# WHAT TO WORK ON
Set down each line of the data below exactly.

Collected data
--------
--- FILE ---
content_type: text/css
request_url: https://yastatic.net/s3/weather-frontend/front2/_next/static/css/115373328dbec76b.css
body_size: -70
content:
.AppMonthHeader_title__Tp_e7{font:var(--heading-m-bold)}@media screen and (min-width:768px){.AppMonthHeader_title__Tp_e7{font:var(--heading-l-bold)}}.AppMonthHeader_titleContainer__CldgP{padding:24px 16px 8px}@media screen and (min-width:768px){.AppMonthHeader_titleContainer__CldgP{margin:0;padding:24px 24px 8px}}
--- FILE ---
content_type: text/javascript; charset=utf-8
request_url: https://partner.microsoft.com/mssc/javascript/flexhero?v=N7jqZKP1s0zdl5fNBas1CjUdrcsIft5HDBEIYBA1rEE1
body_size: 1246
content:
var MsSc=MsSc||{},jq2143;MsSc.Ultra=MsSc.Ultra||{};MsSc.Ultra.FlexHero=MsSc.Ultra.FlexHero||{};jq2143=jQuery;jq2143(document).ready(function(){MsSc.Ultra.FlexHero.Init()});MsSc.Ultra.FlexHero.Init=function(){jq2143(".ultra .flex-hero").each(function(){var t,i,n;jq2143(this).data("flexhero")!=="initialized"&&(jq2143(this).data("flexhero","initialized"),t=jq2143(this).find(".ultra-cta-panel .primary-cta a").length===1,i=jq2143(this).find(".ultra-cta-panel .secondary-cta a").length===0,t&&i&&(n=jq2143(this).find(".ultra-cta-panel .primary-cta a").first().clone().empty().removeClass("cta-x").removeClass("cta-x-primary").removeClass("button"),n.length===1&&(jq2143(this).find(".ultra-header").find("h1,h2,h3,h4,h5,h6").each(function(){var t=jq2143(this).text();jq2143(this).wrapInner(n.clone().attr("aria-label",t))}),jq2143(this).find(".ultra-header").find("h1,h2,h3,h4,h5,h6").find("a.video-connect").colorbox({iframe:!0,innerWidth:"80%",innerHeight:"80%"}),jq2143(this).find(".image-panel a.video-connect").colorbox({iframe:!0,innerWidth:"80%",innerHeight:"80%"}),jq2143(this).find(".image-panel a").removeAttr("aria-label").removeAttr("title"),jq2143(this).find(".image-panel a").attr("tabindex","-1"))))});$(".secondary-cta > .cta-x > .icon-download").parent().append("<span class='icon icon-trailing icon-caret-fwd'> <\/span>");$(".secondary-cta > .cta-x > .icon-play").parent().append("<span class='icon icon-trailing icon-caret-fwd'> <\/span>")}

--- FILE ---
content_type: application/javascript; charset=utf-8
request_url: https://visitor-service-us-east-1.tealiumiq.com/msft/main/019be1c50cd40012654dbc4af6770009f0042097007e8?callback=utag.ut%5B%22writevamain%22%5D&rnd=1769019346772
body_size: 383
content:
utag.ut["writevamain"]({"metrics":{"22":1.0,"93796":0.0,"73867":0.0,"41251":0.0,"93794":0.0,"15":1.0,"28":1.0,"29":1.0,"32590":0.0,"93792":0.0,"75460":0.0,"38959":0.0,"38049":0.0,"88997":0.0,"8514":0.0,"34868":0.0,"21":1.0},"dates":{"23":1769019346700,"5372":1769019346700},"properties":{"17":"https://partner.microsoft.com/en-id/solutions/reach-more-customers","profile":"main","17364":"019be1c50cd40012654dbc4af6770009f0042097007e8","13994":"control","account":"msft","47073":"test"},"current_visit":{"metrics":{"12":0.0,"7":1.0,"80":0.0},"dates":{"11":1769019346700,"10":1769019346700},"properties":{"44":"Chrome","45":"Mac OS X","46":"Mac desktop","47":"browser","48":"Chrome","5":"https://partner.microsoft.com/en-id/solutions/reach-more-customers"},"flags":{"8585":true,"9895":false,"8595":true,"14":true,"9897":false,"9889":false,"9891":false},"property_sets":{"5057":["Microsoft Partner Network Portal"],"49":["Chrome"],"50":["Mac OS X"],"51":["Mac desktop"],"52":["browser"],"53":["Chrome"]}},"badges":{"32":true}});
--------
# ANSWER SECTION
--- FILE ---
content_type: text/css
request_url: https://yastatic.net/s3/weather-frontend/front2/_next/static/css/115373328dbec76b.css
body_size: -70
content:
.AppMonthHeader_title__Tp_e7{font:var(--heading-m-bold)}@media screen and (min-width:768px){.AppMonthHeader_title__Tp_e7{font:var(--heading-l-bold)}}.AppMonthHeader_titleContainer__CldgP{padding:24px 16px 8px}@media screen and (min-width:768px){.AppMonthHeader_titleContainer__CldgP{margin:0;padding:24px 24px 8px}}
--- FILE ---
content_type: text/javascript; charset=utf-8
request_url: https://partner.microsoft.com/mssc/javascript/flexhero?v=N7jqZKP1s0zdl5fNBas1CjUdrcsIft5HDBEIYBA1rEE1
body_size: 1246
content:
var MsSc=MsSc||{},jq2143;MsSc.Ultra=MsSc.Ultra||{};MsSc.Ultra.FlexHero=MsSc.Ultra.FlexHero||{};jq2143=jQuery;jq2143(document).ready(function(){MsSc.Ultra.FlexHero.Init()});MsSc.Ultra.FlexHero.Init=function(){jq2143(".ultra .flex-hero").each(function(){var t,i,n;jq2143(this).data("flexhero")!=="initialized"&&(jq2143(this).data("flexhero","initialized"),t=jq2143(this).find(".ultra-cta-panel .primary-cta a").length===1,i=jq2143(this).find(".ultra-cta-panel .secondary-cta a").length===0,t&&i&&(n=jq2143(this).find(".ultra-cta-panel .primary-cta a").first().clone().empty().removeClass("cta-x").removeClass("cta-x-primary").removeClass("button"),n.length===1&&(jq2143(this).find(".ultra-header").find("h1,h2,h3,h4,h5,h6").each(function(){var t=jq2143(this).text();jq2143(this).wrapInner(n.clone().attr("aria-label",t))}),jq2143(this).find(".ultra-header").find("h1,h2,h3,h4,h5,h6").find("a.video-connect").colorbox({iframe:!0,innerWidth:"80%",innerHeight:"80%"}),jq2143(this).find(".image-panel a.video-connect").colorbox({iframe:!0,innerWidth:"80%",innerHeight:"80%"}),jq2143(this).find(".image-panel a").removeAttr("aria-label").removeAttr("title"),jq2143(this).find(".image-panel a").attr("tabindex","-1"))))});$(".secondary-cta > .cta-x > .icon-download").parent().append("<span class='icon icon-trailing icon-caret-fwd'> <\/span>");$(".secondary-cta > .cta-x > .icon-play").parent().append("<span class='icon icon-trailing icon-caret-fwd'> <\/span>")}

--- FILE ---
content_type: application/javascript; charset=utf-8
request_url: https://visitor-service-us-east-1.tealiumiq.com/msft/main/019be1c50cd40012654dbc4af6770009f0042097007e8?callback=utag.ut%5B%22writevamain%22%5D&rnd=1769019346772
body_size: 383
content:
utag.ut["writevamain"]({"metrics":{"22":1.0,"93796":0.0,"73867":0.0,"41251":0.0,"93794":0.0,"15":1.0,"28":1.0,"29":1.0,"32590":0.0,"93792":0.0,"75460":0.0,"38959":0.0,"38049":0.0,"88997":0.0,"8514":0.0,"34868":0.0,"21":1.0},"dates":{"23":1769019346700,"5372":1769019346700},"properties":{"17":"https://partner.microsoft.com/en-id/solutions/reach-more-customers","profile":"main","17364":"019be1c50cd40012654dbc4af6770009f0042097007e8","13994":"control","account":"msft","47073":"test"},"current_visit":{"metrics":{"12":0.0,"7":1.0,"80":0.0},"dates":{"11":1769019346700,"10":1769019346700},"properties":{"44":"Chrome","45":"Mac OS X","46":"Mac desktop","47":"browser","48":"Chrome","5":"https://partner.microsoft.com/en-id/solutions/reach-more-customers"},"flags":{"8585":true,"9895":false,"8595":true,"14":true,"9897":false,"9889":false,"9891":false},"property_sets":{"5057":["Microsoft Partner Network Portal"],"49":["Chrome"],"50":["Mac OS X"],"51":["Mac desktop"],"52":["browser"],"53":["Chrome"]}},"badges":{"32":true}});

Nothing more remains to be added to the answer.